Njoerdichthys Temporal range: Turonian PreꞒ Ꞓ O S D C P T J K Pg N ↓

Scientific classification
- Domain: Eukaryota
- Kingdom: Animalia
- Phylum: Chordata
- Class: Actinopterygii
- Order: †Pycnodontiformes
- Family: †Pycnodontidae
- Genus: †Njoerdichthys Cawley et al., 2020
- Species: †N. dyckerhoffi
- Binomial name: †Njoerdichthys dyckerhoffi Cawley et al., 2020

= Njoerdichthys =

- Authority: Cawley et al., 2020
- Parent authority: Cawley et al., 2020

Extinct genus of pycnodontid fish

Njoerdichthys is an extinct genus of pycnodontid fish from the Cretaceous Hesseltal Formation in Germany.

== Discovery and naming ==
The original holotype of Njoerdichthys was discovered in 1995 at the abandoned Galgenknapp quarry, previously owned by the Dyckerhoff AG company, while the paratype specimens were discovered in the Hohne quarry, also owned by the company, located west of Lengerich, Germany. The specimens were found in laminated marlstones. Both quarries are part of the Late Cretaceous Hesseltal Formation. All of the specimens where collected and then prepared by Udo Resch, who is famous for his fossil preparating skills.
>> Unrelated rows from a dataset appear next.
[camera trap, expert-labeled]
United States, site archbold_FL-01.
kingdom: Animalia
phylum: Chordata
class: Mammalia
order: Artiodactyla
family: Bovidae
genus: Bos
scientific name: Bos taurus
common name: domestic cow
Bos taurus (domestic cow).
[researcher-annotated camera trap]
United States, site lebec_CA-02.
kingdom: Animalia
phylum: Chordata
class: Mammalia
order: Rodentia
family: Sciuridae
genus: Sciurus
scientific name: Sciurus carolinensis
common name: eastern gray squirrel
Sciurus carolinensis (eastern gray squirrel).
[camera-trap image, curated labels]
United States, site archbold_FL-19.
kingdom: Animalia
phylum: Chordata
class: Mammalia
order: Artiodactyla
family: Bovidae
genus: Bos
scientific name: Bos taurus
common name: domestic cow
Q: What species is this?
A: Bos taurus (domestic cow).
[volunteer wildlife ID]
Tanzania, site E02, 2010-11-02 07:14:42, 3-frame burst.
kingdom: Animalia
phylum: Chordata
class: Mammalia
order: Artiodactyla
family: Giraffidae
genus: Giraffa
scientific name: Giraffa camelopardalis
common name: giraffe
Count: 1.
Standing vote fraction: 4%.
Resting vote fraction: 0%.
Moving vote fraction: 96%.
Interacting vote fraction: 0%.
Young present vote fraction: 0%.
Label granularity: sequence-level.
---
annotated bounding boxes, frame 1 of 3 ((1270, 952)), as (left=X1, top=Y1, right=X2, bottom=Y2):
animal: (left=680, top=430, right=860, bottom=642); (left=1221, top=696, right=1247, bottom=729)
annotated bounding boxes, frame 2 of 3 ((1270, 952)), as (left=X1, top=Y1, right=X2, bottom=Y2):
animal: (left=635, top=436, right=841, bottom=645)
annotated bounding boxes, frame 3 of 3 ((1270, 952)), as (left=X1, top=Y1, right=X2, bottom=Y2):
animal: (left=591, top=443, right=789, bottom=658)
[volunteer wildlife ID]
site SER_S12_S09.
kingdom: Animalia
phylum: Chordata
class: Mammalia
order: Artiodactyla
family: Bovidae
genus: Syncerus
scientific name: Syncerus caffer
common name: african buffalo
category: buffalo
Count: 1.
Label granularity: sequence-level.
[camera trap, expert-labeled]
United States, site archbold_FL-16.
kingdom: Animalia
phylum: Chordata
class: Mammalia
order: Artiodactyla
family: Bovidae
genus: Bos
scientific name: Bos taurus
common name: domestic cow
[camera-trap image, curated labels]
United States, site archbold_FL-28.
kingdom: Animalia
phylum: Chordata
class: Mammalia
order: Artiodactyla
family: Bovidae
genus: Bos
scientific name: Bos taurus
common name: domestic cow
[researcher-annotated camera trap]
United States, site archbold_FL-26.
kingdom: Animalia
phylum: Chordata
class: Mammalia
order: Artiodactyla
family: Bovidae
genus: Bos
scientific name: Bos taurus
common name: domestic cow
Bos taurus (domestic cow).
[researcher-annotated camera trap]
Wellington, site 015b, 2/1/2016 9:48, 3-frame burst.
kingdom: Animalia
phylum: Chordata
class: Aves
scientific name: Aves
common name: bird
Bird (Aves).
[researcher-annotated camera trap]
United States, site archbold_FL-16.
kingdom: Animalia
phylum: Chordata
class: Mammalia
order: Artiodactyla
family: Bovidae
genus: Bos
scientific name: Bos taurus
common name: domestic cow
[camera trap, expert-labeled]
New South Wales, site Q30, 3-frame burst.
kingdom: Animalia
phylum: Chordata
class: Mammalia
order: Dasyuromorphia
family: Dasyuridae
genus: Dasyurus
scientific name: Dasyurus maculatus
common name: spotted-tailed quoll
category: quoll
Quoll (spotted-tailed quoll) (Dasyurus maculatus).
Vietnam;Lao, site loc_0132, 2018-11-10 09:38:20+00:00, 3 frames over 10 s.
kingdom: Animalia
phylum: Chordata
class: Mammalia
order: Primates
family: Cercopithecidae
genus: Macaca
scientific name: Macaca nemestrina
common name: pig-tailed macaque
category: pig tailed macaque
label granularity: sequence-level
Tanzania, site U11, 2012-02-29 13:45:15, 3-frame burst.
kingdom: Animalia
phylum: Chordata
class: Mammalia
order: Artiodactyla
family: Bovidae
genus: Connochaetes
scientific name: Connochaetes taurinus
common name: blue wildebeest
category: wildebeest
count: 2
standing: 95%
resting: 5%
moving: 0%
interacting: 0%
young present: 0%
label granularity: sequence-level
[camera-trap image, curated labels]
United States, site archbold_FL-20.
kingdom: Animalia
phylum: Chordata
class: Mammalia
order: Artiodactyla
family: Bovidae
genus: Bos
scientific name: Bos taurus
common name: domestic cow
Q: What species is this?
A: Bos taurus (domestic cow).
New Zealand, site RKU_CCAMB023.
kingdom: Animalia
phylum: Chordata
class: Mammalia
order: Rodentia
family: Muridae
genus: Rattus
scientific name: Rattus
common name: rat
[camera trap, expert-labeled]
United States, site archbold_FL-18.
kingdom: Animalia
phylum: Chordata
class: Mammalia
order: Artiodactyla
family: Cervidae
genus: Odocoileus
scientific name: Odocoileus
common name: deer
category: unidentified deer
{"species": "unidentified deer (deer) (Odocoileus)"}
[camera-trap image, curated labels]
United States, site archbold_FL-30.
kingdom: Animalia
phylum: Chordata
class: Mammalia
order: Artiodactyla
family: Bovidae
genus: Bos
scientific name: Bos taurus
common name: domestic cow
The name of Njoerdichthys refers to the ancient Germanic god Njörd, who, in German mythology, navegates the waters and winds, plus the Greek name "ichthyos", meaning fish. The name of the species, N. dyckerhoffi, refers to the Dyckerhoff AG company.

== Description ==
Njoerdichthys was a small fish, the holotype being 4.2 cm long. The specimens comprise skeletons more or less complete, with the holotype preserving both cranial and postcranial remains, as does the paratypes, which consists of a larger specimen and a juvenile. Despite lacking a postparietal process, phylogenetic analysis still finds it a part of the Pycnodontidae family, in the Nursalliinae subfamily.

== Paleoenvironment ==
Njoerdichthys is the most northerly pycnodontiform recorded from the Cretaceous, living in a marine environment during the early Turonian, when temperatures peaked their highest during the Mesozoic. This, with the discovery of Anomoedus in Sweden, is additional evidence to pycnodontids having expanded into higher latitudes with the warming of the climate and that climate played a crucial role in their expansion.